Его сын, Яков Иосифович Рецкер, позже вспоминал: «Когда мы приехали в Таганрог, папу и его компаньона, Григория Самойловича Фельдмана, отца Раневской, немедленно арестовали большевики. Посадили их в товарный вагон, и представитель ревкома явился к маме и сказал: „Мы их освободим, только нам нужно сто тысяч. Вот вам срок — двадцать четыре часа“. Денег не было, но у мамы были, кажется, какие-то бриллианты. В общем, достали по 50 тысяч мы и семья Фельдмана. Помню, как я и мама приехали на вокзал. На запасных путях стоял этот вагон. Отец и Фельдман сидели, хохотали, стоял один часовой, их никто не трогал. И, в общем, их освободили. Но, поскольку отец знал, что это только первый раз, что это будет повторяться неоднократно — решили уехать в Ростов, где у дядьки был дом. В это время началась эпидемия сыпного тифа, а отец, для того, чтобы привезти в Ростов какие-либо вещички, не смог найти для багажа другой кареты, кроме санитарной. В этой санитарной карете его укусила вошь — он заболел тифом…»

Гирш Фельдман в Ростов не поехал — узнав, какую цену заплатила семья за его освобождение, он изрек: «Здесь больше делать нечего и оставаться тем более нельзя». Чуть ли не на следующий день вся семья Фельдманов — он сам, Милка Рафаиловна и их сын Яков (Изабелла уже вышла замуж и жила за границей) — отправилась в порт, а оттуда на пароходе «Святой Николай» отплыла в румынский порт Констанцу. По утвердившейся версии, они приглашали с собой и Фаину, но она отказалась, не мысля для себя жизни без России и русской культуры. Скорее всего, так бы оно и случилось, но вряд ли Раневская в то время приезжала в Таганрог. Скорее всего, Фельдманы просто не знали, где она находится, и скрепя сердце решили ехать без нее. Из всех членов семьи Фаине Георгиевне с тех пор довелось встретить только сестру Беллу, и случилось это долгих сорок лет спустя, когда их родители давно упокоились в чужой земле — неизвестно даже, где и когда.

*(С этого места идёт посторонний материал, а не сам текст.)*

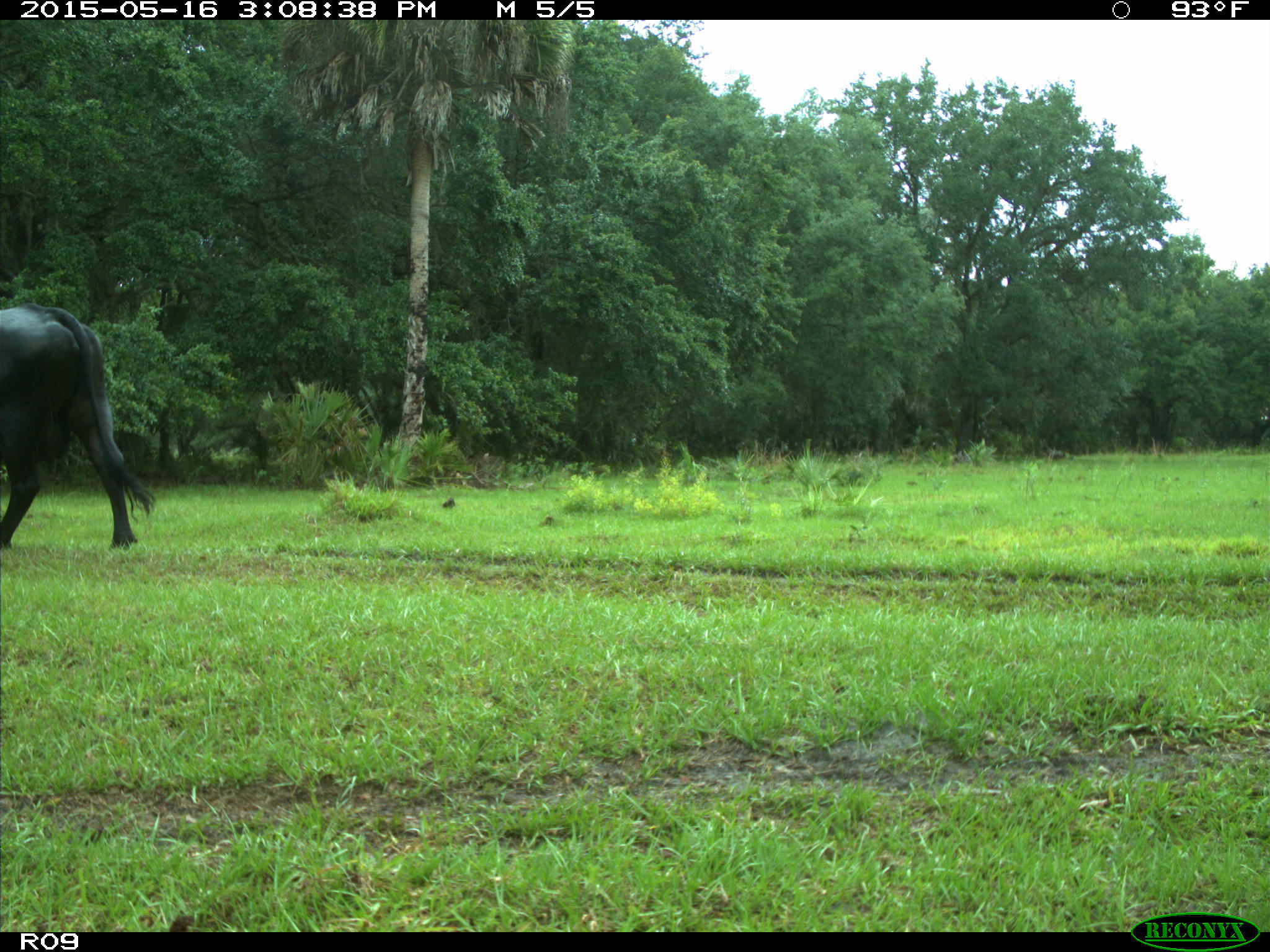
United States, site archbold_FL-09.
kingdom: Animalia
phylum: Chordata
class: Mammalia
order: Artiodactyla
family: Bovidae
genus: Bos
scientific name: Bos taurus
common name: domestic cow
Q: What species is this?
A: Bos taurus (domestic cow).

Фаина осталась одна — и никогда, судя по рассказам близких ей людей, не пожалела об этом. Как-то я услышал от Елизаветы Моисеевны Метельской: «Я знаю Фаину уже не один десяток лет: однажды она со свойственным ей сарказмом сказала мне: „Лизочка, не думай, что я, как моя тезка Фанни Каплан, хотела участвовать в революции, Февральской или Октябрьской. Но зато я точно знала, что не могу без России, без русского театра.

Эти слова могу повторить вслух, даже на съезде коммунистов, только в партию их никогда не вступлю“. Слова эти я услышала от Фаины в те дни, когда по театру пронеслись слухи о том, что Завадский вступил в ряды партии». Раневскую много раз уговаривали вступить в партию, но она осталась верной своему слову.

Но тогда, в начале 1918 года, ее занимала не политика, а проблема выживания в Ростове-на-Дону, к которому уже подступала Гражданская война со своими непременными спутниками — голодом и террором. Но тут ей, наконец, повезло: в городе гастролировала со своей труппой Павла Леонтьевна Вульф, актриса, которую Фаина Раневская видела еще в юности в Таганроге. Встреча Раневской и Вульф во многом изменила жизнь каждой из них и обеих вместе. Без встречи с Вульф биография Фаины Георгиевны немыслима, вернее, она была бы совсем другой. Между тем и Павла Вульф не раз отмечала, что она без Раневской тоже прожила бы совсем другую жизнь.

Впервые Фаина увидела Павлу Вульф на сцене таганрогского театра (было это в 1911 году) в спектакле по роману Тургенева «Дворянское гнездо». Волею судьбы много лет спустя Раневская снова пришла на тот же спектакль в Ростове-на-Дону. Тургеневская героиня Лиза Калитина в исполнении Павлы Вульф потрясла ростовских зрителей. Пройдут годы, и Вульф напишет: «Хочется снова пережить чудесные минуты работы над образом Лизы… Я вынашивала в себе образ Лизы… я просто жила жизнью Лизы, не думала ни о приеме, ни о публике…»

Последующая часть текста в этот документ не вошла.